* **Short task**
Can you retype only the lines from the one with "What is the distance measurement" through the final line of the material, exactly as given?

(Rows from a dataset)

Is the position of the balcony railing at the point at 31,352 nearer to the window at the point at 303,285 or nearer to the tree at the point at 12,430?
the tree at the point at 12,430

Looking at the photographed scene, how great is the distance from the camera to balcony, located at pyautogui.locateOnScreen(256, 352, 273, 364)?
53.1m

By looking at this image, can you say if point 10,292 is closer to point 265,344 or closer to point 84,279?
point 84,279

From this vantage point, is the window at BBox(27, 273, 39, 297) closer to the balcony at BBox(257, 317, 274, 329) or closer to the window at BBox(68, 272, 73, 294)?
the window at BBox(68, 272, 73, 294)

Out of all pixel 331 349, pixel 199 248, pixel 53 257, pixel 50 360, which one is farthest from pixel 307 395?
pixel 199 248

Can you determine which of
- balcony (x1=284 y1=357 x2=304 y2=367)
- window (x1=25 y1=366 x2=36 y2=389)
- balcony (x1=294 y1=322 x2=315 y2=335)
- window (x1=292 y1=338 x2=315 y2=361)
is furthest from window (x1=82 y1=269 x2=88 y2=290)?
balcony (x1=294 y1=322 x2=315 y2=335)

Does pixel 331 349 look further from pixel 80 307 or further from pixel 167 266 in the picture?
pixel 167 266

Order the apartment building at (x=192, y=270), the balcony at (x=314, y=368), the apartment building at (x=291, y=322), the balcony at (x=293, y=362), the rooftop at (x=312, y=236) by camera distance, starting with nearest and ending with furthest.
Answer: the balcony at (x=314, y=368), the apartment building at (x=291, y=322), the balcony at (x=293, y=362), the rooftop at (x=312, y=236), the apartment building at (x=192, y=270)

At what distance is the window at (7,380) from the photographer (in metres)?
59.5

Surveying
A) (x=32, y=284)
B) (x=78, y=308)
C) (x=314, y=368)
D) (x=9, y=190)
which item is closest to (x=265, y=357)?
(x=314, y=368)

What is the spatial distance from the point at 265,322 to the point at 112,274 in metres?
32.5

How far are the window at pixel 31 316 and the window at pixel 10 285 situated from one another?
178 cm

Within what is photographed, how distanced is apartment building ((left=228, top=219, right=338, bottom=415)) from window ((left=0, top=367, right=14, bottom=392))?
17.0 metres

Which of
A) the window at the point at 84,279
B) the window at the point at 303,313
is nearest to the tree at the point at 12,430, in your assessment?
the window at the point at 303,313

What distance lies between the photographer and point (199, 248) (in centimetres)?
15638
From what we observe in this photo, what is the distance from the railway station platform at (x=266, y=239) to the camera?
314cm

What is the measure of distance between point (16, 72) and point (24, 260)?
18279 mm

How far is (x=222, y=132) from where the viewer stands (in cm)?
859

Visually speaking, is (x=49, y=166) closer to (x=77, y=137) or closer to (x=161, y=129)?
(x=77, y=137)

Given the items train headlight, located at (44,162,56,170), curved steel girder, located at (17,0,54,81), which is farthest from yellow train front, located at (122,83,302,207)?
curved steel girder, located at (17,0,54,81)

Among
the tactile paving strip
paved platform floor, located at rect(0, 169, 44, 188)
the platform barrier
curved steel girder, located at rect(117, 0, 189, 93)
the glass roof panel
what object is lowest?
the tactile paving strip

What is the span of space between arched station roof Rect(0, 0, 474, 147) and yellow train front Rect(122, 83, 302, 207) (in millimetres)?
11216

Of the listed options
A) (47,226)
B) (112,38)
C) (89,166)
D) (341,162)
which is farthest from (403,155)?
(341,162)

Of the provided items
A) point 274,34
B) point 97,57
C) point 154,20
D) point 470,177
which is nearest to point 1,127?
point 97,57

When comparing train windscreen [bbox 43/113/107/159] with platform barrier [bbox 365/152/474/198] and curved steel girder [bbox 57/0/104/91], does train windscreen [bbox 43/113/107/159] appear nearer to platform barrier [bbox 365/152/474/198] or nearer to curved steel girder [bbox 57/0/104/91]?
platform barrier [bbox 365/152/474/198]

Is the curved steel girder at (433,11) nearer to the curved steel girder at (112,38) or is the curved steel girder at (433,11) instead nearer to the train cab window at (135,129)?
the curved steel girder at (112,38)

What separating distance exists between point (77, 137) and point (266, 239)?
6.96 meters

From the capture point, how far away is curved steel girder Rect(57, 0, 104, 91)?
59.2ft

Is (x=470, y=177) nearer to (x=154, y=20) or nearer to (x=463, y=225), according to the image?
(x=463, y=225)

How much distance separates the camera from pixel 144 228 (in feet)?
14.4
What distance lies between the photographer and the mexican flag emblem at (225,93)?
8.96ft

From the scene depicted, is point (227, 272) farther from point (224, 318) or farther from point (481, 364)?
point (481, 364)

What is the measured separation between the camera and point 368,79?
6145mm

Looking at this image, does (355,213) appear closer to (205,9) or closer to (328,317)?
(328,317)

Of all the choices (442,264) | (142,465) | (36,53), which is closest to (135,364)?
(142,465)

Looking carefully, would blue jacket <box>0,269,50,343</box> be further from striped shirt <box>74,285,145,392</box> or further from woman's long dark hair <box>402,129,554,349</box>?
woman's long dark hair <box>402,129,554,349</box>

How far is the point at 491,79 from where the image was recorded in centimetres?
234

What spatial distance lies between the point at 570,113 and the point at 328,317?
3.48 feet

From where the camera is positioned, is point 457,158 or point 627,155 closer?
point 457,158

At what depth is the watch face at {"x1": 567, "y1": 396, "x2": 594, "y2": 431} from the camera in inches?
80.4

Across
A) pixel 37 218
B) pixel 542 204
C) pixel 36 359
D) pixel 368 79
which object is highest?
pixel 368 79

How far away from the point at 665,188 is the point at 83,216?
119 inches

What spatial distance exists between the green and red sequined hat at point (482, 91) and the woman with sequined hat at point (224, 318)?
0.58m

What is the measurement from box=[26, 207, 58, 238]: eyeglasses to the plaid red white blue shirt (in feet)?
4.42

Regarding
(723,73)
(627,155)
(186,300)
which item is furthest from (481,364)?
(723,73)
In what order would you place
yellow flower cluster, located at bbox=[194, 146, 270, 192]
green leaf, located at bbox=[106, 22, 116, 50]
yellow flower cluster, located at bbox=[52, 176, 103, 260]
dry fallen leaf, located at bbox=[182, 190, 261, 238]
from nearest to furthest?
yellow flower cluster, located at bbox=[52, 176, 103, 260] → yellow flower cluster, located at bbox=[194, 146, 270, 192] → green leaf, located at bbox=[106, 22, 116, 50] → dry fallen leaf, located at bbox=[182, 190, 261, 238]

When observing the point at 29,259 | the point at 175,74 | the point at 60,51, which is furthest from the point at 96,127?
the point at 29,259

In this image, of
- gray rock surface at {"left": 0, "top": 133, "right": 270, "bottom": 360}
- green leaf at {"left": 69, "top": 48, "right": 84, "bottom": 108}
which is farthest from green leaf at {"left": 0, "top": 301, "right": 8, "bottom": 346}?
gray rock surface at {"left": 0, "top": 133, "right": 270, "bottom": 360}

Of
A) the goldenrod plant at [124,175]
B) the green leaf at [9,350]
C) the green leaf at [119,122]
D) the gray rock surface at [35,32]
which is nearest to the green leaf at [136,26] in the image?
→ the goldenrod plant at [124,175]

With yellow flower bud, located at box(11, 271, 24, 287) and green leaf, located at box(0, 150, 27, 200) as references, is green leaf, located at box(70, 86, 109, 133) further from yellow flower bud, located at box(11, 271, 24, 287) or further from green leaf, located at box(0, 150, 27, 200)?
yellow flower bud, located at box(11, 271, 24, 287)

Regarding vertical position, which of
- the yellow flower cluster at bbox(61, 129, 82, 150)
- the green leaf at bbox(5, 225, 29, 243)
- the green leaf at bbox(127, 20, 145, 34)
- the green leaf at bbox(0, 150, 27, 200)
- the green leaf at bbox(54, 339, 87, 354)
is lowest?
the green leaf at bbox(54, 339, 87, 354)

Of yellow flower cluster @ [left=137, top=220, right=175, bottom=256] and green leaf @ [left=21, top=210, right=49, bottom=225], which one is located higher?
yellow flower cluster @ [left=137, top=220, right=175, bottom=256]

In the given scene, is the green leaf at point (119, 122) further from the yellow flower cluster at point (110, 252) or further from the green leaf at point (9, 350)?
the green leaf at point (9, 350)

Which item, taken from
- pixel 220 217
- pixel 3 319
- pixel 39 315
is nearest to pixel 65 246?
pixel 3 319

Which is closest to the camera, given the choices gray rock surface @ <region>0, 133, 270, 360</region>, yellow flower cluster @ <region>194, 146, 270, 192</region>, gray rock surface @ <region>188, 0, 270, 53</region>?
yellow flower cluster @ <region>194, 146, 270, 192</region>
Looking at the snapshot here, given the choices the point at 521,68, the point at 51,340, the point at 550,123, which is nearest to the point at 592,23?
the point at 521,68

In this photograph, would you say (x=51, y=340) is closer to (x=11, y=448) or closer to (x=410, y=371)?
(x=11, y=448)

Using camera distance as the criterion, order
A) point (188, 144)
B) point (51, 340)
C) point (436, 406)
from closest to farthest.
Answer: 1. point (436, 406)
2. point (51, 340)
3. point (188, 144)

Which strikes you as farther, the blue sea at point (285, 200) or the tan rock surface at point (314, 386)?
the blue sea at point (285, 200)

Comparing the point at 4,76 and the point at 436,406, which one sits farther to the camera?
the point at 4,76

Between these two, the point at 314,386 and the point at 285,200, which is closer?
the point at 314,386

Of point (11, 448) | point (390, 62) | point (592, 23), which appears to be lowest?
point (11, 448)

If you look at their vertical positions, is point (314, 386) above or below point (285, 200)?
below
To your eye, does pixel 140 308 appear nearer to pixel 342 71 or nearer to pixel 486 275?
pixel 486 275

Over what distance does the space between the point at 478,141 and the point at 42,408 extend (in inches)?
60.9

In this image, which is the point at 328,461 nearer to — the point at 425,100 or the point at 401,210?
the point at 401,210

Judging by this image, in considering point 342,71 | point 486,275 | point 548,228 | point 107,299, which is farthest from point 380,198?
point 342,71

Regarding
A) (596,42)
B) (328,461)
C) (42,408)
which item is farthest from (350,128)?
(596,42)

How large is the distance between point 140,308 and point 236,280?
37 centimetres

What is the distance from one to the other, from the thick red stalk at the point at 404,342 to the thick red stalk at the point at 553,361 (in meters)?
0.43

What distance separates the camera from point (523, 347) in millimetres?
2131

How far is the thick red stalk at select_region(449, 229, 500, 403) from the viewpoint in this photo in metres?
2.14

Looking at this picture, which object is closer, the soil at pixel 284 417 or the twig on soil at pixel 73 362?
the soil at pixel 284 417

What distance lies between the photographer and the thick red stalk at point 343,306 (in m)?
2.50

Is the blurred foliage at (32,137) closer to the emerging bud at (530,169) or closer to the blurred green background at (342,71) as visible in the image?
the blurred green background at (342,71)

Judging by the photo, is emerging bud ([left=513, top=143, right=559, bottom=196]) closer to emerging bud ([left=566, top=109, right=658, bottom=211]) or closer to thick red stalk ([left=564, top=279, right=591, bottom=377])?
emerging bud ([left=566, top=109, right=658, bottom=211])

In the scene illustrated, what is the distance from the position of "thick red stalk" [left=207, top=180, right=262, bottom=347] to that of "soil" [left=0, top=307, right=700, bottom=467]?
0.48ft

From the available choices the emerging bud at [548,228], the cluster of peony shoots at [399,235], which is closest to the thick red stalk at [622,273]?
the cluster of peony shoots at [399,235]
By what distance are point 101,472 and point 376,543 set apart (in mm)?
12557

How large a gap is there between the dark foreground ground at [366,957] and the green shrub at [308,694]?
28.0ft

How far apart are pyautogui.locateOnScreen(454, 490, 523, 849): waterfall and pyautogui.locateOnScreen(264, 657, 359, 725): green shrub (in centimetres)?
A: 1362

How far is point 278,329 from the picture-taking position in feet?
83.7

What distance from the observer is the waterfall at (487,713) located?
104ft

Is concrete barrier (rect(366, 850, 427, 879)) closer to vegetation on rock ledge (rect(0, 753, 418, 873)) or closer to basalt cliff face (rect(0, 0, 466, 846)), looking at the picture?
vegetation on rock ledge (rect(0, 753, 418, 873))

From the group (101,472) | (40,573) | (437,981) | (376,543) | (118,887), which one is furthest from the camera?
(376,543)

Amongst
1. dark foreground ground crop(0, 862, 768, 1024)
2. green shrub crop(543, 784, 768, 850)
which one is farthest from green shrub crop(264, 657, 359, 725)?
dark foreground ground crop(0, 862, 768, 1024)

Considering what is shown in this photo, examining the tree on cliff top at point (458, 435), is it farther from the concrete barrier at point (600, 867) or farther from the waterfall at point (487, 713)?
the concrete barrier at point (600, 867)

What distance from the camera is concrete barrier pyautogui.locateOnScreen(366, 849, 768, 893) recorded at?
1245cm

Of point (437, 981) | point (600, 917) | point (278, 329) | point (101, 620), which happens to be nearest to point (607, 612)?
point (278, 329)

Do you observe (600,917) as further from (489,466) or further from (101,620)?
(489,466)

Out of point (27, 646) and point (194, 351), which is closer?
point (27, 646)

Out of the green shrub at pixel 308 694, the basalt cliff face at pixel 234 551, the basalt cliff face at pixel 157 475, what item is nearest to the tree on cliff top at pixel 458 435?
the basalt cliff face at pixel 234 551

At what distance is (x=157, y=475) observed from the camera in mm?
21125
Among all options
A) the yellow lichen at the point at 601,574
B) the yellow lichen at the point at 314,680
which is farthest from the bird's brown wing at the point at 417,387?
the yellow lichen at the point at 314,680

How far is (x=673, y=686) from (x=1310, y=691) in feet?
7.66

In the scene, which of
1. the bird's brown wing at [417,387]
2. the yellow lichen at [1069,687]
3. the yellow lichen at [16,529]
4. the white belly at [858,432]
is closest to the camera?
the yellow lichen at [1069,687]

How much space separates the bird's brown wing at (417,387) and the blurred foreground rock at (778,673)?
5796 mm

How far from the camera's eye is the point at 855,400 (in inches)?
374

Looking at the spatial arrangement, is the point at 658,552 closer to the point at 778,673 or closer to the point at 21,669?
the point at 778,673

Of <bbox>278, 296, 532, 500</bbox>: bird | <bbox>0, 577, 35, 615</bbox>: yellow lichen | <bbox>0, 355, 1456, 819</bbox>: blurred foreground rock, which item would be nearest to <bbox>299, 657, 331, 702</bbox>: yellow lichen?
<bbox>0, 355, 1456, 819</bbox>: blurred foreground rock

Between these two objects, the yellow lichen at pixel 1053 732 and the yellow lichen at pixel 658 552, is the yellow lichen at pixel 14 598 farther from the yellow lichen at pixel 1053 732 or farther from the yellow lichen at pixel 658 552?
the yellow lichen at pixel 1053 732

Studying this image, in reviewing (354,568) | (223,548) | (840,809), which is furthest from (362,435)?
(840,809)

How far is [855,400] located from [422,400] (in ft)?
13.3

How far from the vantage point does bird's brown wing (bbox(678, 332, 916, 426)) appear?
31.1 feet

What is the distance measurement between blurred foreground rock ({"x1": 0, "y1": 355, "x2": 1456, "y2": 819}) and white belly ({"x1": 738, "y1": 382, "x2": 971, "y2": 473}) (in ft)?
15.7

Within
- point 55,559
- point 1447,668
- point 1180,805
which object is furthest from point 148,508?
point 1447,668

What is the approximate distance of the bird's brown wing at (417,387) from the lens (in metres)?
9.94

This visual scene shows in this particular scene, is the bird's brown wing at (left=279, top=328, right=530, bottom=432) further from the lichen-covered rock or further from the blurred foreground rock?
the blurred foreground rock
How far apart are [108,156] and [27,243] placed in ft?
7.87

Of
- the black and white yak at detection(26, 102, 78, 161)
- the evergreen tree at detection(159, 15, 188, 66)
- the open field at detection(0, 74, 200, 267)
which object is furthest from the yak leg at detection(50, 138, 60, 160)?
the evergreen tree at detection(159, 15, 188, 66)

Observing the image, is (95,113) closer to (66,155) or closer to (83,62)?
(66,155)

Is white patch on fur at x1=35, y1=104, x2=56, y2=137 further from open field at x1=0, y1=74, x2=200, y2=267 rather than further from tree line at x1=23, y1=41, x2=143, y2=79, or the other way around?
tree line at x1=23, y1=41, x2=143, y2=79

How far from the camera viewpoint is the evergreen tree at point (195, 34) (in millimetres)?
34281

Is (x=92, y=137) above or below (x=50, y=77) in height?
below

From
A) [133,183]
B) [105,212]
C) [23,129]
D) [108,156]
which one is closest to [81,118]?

* **Reply**
What is the distance measurement between blurred foreground rock ({"x1": 0, "y1": 355, "x2": 1456, "y2": 819}) and white belly ({"x1": 738, "y1": 382, "x2": 971, "y2": 473}) (in ft)?
15.7

Within
- point 55,559
- point 1447,668
- point 1180,805
which object is furthest from point 148,508?
point 1447,668

What is the approximate distance of the bird's brown wing at (417,387) from the lens (in metres)?
9.94

This visual scene shows in this particular scene, is the bird's brown wing at (left=279, top=328, right=530, bottom=432) further from the lichen-covered rock or further from the blurred foreground rock?
the blurred foreground rock
How far apart are [108,156] and [27,243] placed in ft?
7.87

Of
- the black and white yak at detection(26, 102, 78, 161)
- the evergreen tree at detection(159, 15, 188, 66)
- the open field at detection(0, 74, 200, 267)
which object is furthest from the yak leg at detection(50, 138, 60, 160)?
the evergreen tree at detection(159, 15, 188, 66)

Observing the image, is (95,113) closer to (66,155) or closer to (83,62)?
(66,155)

Is white patch on fur at x1=35, y1=104, x2=56, y2=137 further from open field at x1=0, y1=74, x2=200, y2=267 rather than further from tree line at x1=23, y1=41, x2=143, y2=79, or the other way around?
tree line at x1=23, y1=41, x2=143, y2=79

How far from the camera viewpoint is the evergreen tree at point (195, 34) (in millimetres)?
34281

Is (x=92, y=137) above or below (x=50, y=77) in height?
below

From
A) [133,183]
B) [105,212]
C) [23,129]
D) [108,156]
which one is closest to [81,118]?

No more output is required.